Leaving out the pictures, transcribe all of the records faithfully.

## BEGIN INPUT

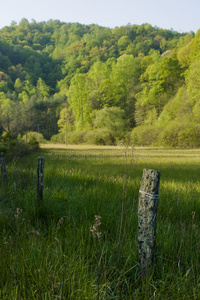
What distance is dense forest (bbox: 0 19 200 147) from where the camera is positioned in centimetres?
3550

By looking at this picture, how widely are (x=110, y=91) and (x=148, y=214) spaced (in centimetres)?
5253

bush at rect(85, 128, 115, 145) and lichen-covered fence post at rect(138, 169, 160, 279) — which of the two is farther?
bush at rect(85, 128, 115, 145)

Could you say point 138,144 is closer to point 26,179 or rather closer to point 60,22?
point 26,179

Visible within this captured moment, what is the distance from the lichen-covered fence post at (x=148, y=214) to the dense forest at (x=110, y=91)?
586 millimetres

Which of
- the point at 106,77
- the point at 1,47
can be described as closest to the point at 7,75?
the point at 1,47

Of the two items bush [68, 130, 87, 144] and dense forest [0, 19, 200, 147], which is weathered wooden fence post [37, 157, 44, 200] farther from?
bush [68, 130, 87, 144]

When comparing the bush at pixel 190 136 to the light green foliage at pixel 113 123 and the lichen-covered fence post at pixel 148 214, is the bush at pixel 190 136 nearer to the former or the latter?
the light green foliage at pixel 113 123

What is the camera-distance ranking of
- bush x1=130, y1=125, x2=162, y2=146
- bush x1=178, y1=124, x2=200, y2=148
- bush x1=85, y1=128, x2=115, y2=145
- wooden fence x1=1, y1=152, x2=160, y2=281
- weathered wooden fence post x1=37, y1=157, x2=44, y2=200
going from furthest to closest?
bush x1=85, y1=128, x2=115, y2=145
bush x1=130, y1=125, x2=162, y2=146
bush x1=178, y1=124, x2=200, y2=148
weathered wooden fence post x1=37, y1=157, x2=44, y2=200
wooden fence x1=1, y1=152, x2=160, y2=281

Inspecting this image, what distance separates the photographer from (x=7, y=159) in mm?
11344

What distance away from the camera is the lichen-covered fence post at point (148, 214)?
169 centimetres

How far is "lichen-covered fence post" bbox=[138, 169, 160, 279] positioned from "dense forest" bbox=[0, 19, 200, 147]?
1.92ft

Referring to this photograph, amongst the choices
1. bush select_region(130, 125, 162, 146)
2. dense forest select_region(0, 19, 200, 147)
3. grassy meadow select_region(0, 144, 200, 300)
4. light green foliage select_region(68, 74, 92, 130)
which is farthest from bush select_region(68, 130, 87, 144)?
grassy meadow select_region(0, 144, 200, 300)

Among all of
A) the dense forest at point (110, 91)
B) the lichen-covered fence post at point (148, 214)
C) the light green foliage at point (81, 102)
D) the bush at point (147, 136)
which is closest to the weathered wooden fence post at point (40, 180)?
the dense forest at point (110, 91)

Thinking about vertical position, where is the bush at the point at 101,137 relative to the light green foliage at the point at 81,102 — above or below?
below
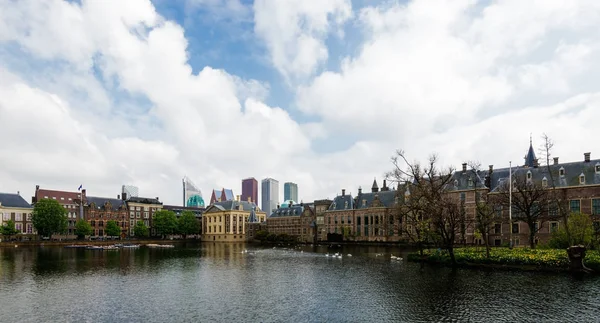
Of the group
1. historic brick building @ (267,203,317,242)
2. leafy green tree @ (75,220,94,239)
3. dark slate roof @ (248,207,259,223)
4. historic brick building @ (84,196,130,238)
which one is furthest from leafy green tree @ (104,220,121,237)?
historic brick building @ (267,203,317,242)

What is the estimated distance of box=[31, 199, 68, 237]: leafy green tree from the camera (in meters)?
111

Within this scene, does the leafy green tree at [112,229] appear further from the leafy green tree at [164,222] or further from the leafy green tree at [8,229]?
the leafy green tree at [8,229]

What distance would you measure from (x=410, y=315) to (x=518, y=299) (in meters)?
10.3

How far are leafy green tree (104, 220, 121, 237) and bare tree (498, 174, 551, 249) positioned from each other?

## END INPUT

### EXPECTED ANSWER
What distance is dense forest (bbox: 0 19 200 147) from where the camera is positioned in centimetres?
3550

By looking at this picture, how widely are (x=110, y=91) and (x=148, y=214) spaced (in centimetres)?
5253

bush at rect(85, 128, 115, 145) and lichen-covered fence post at rect(138, 169, 160, 279) — which of the two is farther?
bush at rect(85, 128, 115, 145)

Could you say point 138,144 is closer to point 26,179 or rather closer to point 60,22?
point 26,179

Visible within this captured moment, what is the distance from the lichen-covered fence post at (x=148, y=214) to the dense forest at (x=110, y=91)?
586 millimetres

Which of
- the point at 106,77
- the point at 1,47
can be described as closest to the point at 7,75?
the point at 1,47

Of the two items bush [68, 130, 87, 144] and dense forest [0, 19, 200, 147], which is weathered wooden fence post [37, 157, 44, 200] farther from?
bush [68, 130, 87, 144]

When comparing the bush at pixel 190 136 to the light green foliage at pixel 113 123 and the lichen-covered fence post at pixel 148 214, is the bush at pixel 190 136 nearer to the former or the latter?
the light green foliage at pixel 113 123

What is the camera-distance ranking of
- bush x1=130, y1=125, x2=162, y2=146
- bush x1=178, y1=124, x2=200, y2=148
- bush x1=85, y1=128, x2=115, y2=145
- wooden fence x1=1, y1=152, x2=160, y2=281
- weathered wooden fence post x1=37, y1=157, x2=44, y2=200
going from furthest to closest?
bush x1=85, y1=128, x2=115, y2=145
bush x1=130, y1=125, x2=162, y2=146
bush x1=178, y1=124, x2=200, y2=148
weathered wooden fence post x1=37, y1=157, x2=44, y2=200
wooden fence x1=1, y1=152, x2=160, y2=281

Inspecting this image, what distance separates the photographer from (x=7, y=159) in mm?
11344

What distance away from the camera is the lichen-covered fence post at point (148, 214)?
169 centimetres

How far is "lichen-covered fence post" bbox=[138, 169, 160, 279] positioned from "dense forest" bbox=[0, 19, 200, 147]?
1.92ft

Referring to this photograph, amongst the choices
1. bush select_region(130, 125, 162, 146)
2. dense forest select_region(0, 19, 200, 147)
3. grassy meadow select_region(0, 144, 200, 300)
4. light green foliage select_region(68, 74, 92, 130)
which is farthest from bush select_region(68, 130, 87, 144)?
grassy meadow select_region(0, 144, 200, 300)

Among all of
A) the dense forest at point (110, 91)
B) the lichen-covered fence post at point (148, 214)
C) the light green foliage at point (81, 102)
D) the bush at point (147, 136)
which is closest to the weathered wooden fence post at point (40, 180)?
the dense forest at point (110, 91)

Thinking about vertical position, where is the bush at the point at 101,137 relative to the light green foliage at the point at 81,102 — above or below?
below
Of the group
1. historic brick building @ (267,203,317,242)
2. leafy green tree @ (75,220,94,239)
3. dark slate roof @ (248,207,259,223)
4. historic brick building @ (84,196,130,238)
which one is furthest from leafy green tree @ (104,220,121,237)?
historic brick building @ (267,203,317,242)

What is the estimated distance of box=[31, 199, 68, 237]: leafy green tree from the camera (in meters)?
111

Within this scene, does the leafy green tree at [112,229] appear further from the leafy green tree at [164,222] or further from the leafy green tree at [8,229]?
the leafy green tree at [8,229]

What distance would you measure from (x=410, y=315) to (x=518, y=299) (in meters)?
10.3

How far are leafy green tree (104, 220, 121, 237) and bare tree (498, 174, 551, 249) positioned from each other?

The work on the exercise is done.